Establish how many lines in the material below include the word "height", then give the count alone.

———

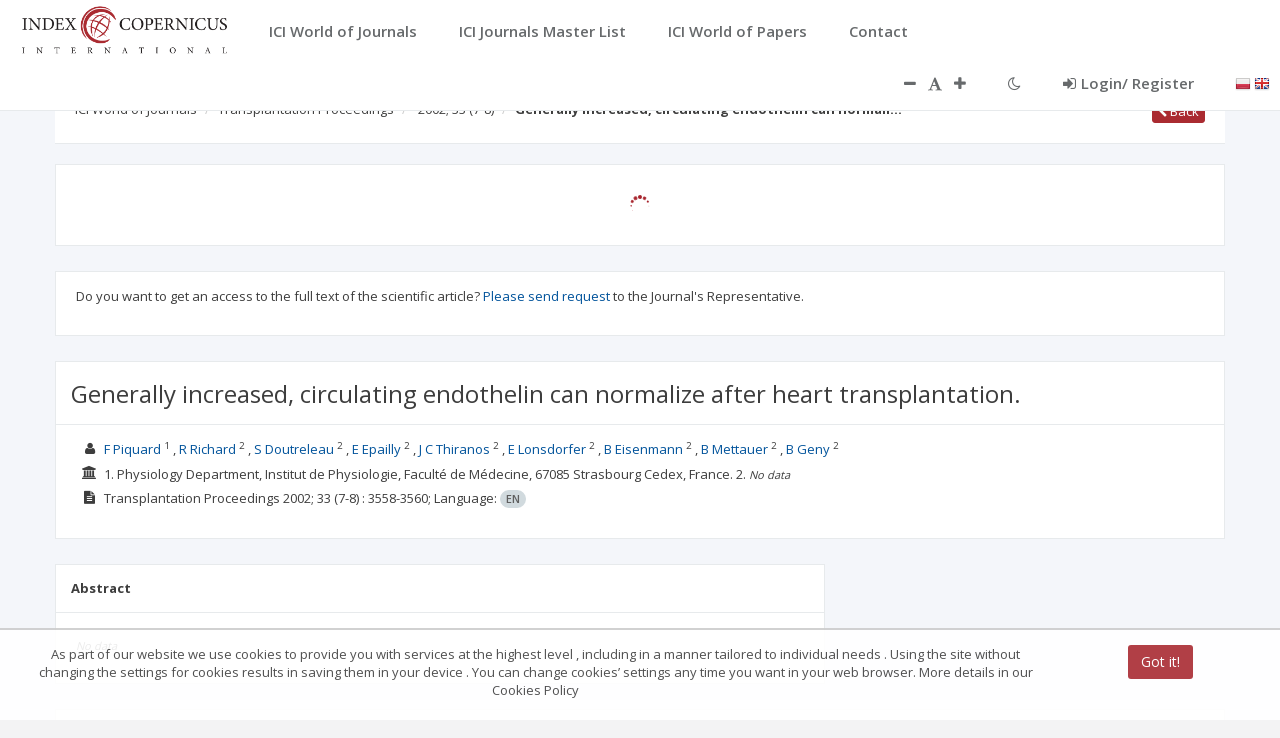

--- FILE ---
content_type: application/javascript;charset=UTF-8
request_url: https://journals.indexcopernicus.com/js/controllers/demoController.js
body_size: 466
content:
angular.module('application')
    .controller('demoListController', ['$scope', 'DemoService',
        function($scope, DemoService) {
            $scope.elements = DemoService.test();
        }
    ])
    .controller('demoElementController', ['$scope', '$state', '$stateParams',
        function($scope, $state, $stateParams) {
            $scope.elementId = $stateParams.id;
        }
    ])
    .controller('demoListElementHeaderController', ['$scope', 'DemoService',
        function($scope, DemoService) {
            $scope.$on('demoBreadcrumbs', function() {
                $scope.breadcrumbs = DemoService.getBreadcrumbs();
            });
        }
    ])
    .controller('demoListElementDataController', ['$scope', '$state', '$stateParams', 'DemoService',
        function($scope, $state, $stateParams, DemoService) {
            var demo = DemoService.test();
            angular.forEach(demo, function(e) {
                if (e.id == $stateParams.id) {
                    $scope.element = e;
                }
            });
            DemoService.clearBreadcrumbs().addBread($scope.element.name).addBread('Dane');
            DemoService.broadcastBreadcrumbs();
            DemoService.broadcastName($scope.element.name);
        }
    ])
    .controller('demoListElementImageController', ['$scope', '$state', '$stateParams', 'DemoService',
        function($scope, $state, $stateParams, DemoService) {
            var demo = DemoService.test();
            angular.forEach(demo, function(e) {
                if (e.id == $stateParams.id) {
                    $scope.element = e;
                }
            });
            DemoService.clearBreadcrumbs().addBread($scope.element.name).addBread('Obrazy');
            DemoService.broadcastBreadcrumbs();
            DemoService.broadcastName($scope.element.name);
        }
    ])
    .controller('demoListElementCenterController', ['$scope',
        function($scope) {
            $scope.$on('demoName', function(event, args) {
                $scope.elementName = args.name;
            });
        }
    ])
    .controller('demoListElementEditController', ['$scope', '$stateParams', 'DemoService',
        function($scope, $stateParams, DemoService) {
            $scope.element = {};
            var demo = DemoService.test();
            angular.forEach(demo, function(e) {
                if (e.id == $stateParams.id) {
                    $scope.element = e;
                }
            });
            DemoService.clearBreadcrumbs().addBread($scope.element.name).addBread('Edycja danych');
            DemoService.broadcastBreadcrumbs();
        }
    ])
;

———

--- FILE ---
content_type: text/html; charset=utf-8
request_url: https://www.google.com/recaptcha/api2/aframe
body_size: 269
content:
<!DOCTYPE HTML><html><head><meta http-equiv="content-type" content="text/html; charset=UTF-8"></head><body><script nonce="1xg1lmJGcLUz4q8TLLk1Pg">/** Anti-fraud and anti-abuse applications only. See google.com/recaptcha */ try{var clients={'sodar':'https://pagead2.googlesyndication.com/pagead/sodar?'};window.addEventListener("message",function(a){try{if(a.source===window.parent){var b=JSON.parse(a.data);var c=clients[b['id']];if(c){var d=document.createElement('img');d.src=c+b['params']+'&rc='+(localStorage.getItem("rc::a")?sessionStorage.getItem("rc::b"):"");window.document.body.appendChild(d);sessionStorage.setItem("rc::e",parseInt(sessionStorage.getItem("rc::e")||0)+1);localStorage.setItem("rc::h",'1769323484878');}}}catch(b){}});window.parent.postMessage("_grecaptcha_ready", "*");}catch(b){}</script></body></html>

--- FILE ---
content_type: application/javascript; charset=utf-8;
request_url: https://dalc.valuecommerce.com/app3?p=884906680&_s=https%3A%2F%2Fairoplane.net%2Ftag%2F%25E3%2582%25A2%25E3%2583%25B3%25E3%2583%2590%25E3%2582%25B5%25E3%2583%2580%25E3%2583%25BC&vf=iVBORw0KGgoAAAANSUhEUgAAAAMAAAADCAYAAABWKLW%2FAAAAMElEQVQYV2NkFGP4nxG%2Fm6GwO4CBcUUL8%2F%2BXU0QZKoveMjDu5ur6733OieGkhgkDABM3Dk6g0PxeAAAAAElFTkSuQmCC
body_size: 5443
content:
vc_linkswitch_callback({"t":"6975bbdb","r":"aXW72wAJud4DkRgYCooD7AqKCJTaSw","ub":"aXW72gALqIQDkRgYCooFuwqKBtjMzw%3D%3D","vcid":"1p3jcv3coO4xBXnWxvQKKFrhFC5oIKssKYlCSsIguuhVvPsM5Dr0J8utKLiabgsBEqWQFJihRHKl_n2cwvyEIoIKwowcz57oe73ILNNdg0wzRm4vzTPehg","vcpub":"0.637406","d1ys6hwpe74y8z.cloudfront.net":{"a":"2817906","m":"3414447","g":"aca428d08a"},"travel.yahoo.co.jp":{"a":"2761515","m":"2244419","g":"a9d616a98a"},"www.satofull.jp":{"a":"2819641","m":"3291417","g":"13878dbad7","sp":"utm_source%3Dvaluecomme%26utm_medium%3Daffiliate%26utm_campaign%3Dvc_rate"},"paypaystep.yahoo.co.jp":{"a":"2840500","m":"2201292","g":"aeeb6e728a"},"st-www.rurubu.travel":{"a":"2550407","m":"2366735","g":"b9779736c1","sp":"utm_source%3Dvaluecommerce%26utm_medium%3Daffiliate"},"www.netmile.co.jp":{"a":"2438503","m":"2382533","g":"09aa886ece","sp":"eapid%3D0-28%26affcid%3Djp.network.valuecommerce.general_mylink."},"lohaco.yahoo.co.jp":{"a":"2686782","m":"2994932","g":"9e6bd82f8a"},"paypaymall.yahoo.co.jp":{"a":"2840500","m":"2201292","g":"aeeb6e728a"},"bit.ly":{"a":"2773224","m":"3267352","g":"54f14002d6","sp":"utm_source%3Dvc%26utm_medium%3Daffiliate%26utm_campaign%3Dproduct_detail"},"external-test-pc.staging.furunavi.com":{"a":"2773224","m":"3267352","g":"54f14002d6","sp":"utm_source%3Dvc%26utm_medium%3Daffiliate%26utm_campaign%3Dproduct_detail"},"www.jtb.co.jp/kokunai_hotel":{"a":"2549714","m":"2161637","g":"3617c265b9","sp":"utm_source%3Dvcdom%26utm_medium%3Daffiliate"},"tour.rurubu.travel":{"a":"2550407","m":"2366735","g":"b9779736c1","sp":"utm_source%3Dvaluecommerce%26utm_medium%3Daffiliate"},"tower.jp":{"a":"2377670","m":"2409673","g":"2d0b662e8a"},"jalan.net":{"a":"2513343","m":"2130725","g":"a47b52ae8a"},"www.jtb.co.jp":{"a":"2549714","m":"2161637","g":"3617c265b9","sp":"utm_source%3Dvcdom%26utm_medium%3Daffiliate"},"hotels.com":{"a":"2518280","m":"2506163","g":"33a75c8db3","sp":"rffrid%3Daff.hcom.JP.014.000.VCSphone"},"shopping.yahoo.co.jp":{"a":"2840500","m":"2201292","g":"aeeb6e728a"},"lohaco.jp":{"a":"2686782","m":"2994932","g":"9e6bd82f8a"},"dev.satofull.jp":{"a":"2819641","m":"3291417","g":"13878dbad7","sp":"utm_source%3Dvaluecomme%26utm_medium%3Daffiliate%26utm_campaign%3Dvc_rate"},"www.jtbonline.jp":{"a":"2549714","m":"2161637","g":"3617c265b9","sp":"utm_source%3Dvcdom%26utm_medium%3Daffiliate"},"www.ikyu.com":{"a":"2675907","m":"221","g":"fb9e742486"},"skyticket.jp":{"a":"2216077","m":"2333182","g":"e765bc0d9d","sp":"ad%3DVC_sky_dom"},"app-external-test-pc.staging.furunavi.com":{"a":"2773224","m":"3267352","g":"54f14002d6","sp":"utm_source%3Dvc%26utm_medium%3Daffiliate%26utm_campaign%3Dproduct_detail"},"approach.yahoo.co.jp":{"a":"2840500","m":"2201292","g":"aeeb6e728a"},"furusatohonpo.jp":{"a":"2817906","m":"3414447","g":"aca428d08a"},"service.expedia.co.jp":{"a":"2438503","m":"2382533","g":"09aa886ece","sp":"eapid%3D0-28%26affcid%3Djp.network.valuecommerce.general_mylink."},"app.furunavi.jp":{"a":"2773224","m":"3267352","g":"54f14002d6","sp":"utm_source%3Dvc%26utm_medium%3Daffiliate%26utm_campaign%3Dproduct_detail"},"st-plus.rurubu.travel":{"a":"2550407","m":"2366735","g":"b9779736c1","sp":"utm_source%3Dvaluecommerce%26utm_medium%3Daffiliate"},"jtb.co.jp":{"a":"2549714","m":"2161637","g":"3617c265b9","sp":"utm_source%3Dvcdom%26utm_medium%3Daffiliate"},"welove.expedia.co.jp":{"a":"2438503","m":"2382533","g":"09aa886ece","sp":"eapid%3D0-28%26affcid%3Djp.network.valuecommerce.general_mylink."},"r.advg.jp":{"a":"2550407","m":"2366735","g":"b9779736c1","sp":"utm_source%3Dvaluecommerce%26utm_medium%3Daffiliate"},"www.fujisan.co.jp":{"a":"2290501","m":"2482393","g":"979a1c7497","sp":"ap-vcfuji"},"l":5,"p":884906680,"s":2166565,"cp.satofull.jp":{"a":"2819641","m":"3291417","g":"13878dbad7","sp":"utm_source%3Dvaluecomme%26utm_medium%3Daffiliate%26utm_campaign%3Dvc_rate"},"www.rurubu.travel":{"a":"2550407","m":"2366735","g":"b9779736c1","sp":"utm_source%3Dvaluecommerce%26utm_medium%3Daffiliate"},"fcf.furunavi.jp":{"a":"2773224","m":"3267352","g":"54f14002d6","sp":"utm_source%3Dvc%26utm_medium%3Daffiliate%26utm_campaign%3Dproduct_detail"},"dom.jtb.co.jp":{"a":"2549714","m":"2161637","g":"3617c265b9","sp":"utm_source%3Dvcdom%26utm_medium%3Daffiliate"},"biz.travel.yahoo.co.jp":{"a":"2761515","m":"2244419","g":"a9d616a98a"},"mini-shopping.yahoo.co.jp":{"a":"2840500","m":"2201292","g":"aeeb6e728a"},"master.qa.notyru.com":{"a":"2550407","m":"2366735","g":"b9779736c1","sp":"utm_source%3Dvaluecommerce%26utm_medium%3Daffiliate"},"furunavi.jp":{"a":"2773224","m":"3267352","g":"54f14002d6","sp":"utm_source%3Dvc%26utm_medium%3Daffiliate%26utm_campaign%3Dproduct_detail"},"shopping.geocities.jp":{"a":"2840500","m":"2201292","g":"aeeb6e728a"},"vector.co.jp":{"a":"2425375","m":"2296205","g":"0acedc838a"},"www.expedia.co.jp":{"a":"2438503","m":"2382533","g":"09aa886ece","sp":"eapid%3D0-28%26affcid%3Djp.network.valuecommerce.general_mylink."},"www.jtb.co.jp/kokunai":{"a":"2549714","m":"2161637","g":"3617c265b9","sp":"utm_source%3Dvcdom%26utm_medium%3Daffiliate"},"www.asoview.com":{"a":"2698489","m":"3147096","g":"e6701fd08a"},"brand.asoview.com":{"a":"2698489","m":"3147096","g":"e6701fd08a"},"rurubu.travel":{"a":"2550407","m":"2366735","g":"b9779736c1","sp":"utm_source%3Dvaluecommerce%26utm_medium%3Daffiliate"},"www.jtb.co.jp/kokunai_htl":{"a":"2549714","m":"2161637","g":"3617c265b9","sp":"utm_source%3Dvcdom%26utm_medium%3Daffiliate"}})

———

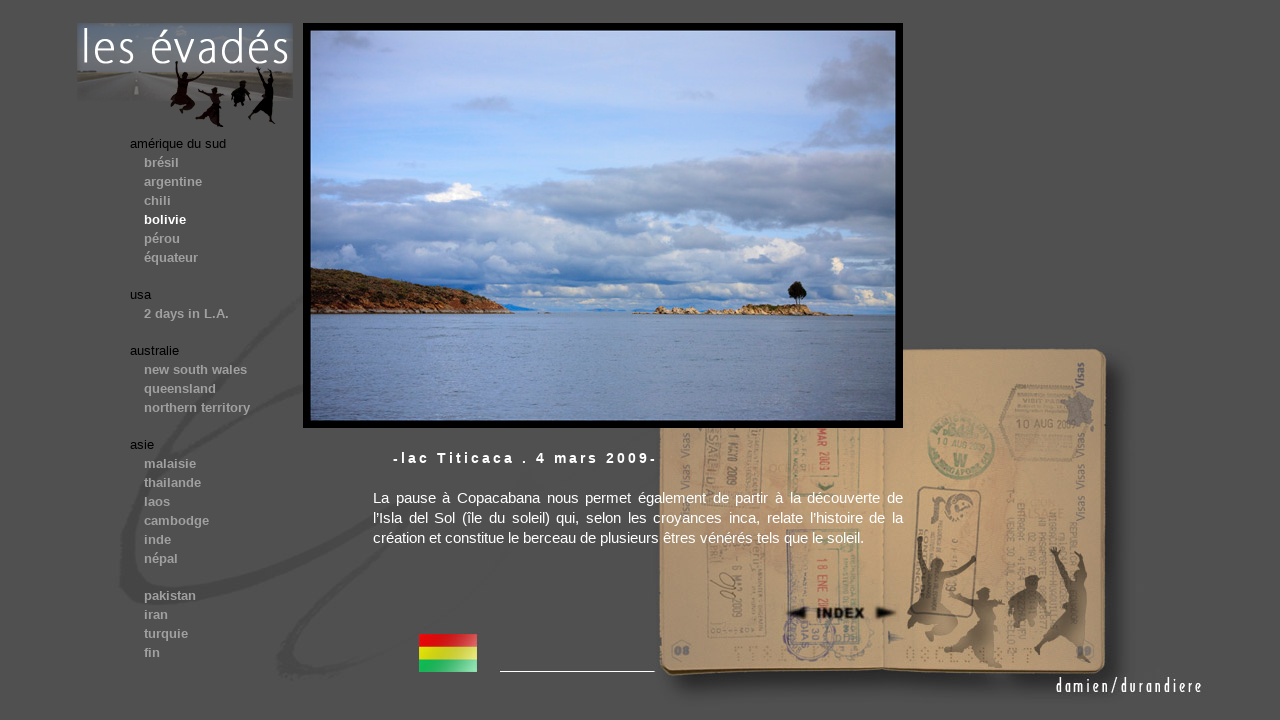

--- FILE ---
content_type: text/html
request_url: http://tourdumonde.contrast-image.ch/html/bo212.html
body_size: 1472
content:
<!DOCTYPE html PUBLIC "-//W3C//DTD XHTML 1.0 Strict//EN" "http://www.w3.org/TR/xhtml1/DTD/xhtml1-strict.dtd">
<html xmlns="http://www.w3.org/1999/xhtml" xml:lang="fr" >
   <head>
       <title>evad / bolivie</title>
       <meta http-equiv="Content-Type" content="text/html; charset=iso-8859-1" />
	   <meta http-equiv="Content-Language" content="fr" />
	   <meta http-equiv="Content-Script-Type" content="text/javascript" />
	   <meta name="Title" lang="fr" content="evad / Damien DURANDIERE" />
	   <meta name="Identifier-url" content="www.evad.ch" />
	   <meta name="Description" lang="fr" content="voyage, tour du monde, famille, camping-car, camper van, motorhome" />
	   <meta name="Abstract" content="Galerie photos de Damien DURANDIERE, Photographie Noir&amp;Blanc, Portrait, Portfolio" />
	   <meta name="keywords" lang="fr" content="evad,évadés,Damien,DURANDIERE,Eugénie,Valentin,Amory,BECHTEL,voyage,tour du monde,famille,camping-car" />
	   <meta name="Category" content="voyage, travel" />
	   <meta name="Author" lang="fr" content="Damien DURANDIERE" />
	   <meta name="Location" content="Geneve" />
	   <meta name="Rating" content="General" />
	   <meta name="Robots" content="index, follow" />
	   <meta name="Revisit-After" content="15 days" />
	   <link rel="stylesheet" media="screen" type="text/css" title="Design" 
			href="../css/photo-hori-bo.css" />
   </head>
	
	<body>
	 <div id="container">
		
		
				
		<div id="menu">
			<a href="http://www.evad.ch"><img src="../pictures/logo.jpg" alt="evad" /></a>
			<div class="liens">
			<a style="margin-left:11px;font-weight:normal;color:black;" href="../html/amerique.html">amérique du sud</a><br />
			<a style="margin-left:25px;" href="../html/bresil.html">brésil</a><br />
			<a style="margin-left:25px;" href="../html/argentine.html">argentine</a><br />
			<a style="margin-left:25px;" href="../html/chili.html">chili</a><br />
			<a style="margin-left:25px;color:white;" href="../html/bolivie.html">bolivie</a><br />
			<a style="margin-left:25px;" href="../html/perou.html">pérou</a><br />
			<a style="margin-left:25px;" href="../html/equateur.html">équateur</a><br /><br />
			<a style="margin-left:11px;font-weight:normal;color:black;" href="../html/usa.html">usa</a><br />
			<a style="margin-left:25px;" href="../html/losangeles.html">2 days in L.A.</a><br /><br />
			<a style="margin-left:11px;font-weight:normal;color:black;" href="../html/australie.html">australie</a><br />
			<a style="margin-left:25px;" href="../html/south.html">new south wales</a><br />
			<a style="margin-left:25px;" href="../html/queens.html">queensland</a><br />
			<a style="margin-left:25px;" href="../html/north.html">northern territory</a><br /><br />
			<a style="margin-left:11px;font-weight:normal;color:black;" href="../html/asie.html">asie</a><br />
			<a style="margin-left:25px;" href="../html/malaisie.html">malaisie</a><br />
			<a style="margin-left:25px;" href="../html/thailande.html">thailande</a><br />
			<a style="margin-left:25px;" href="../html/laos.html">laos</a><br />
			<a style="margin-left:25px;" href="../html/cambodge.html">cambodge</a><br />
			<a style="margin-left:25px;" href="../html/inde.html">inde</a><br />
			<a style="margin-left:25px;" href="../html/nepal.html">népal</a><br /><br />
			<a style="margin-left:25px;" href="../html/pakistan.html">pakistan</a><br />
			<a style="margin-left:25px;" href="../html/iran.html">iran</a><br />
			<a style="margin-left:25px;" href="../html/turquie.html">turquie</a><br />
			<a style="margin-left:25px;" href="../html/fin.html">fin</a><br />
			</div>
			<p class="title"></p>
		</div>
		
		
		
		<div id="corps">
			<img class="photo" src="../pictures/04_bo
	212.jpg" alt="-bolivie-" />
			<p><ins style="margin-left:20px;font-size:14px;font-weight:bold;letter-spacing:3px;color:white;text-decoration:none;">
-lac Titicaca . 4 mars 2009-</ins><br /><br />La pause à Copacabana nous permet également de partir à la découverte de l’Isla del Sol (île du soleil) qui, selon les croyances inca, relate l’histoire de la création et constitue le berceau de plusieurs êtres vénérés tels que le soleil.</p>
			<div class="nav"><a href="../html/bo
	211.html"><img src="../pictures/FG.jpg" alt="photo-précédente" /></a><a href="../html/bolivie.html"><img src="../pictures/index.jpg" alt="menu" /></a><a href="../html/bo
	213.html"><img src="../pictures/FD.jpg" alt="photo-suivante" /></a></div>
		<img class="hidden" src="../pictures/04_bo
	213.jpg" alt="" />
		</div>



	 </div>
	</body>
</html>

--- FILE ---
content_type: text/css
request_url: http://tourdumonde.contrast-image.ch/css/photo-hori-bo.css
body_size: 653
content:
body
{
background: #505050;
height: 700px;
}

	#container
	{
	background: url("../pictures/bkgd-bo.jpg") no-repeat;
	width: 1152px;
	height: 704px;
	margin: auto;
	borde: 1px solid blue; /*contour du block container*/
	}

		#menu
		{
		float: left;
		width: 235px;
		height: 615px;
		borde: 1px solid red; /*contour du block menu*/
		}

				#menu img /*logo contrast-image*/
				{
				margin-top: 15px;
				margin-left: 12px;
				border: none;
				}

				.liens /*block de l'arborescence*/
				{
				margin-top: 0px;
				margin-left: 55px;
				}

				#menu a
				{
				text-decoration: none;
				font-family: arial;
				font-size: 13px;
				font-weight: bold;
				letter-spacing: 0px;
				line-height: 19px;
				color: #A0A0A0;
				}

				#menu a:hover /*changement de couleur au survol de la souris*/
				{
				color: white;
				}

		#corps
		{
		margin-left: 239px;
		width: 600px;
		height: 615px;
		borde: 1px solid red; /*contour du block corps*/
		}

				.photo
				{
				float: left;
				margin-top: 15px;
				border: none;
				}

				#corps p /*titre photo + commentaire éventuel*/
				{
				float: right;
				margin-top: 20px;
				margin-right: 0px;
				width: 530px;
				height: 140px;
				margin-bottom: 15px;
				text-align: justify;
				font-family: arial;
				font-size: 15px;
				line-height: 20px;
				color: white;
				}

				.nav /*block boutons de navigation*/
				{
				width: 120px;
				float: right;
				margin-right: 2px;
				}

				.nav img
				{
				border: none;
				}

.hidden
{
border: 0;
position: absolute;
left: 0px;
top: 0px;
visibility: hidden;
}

———

- WRITTEN ANSWER: 7